WHAT THE TASK ASKS: Text only, exactly as given: reproduce the entries below without their pictures.

Stored data entries:
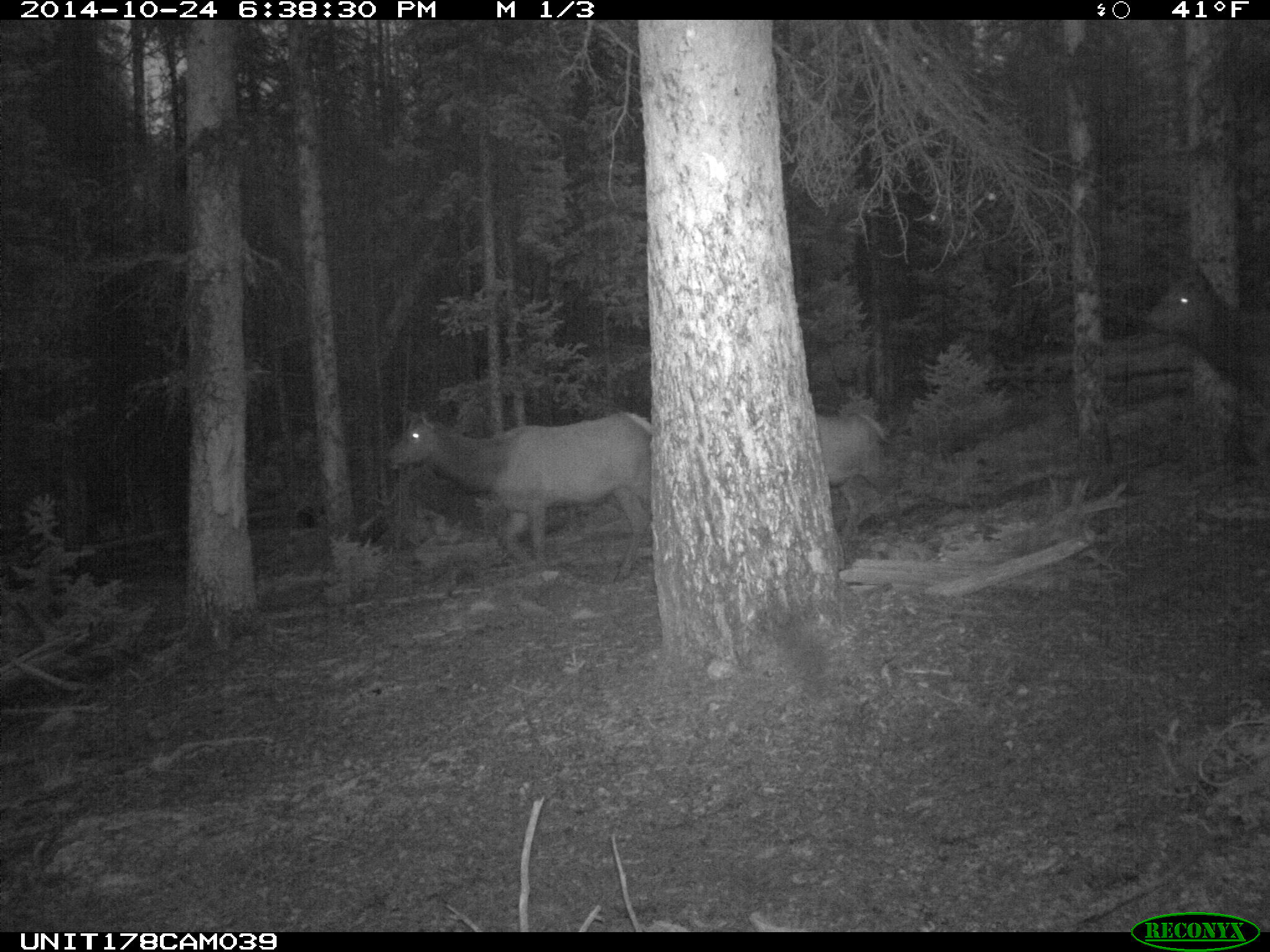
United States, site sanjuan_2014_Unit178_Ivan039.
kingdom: Animalia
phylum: Chordata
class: Mammalia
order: Artiodactyla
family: Cervidae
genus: Cervus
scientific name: Cervus elaphus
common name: red deer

SOLUTION FOR THIS TASK:
United States, site sanjuan_2014_Unit178_Ivan039.
kingdom: Animalia
phylum: Chordata
class: Mammalia
order: Artiodactyla
family: Cervidae
genus: Cervus
scientific name: Cervus elaphus
common name: red deer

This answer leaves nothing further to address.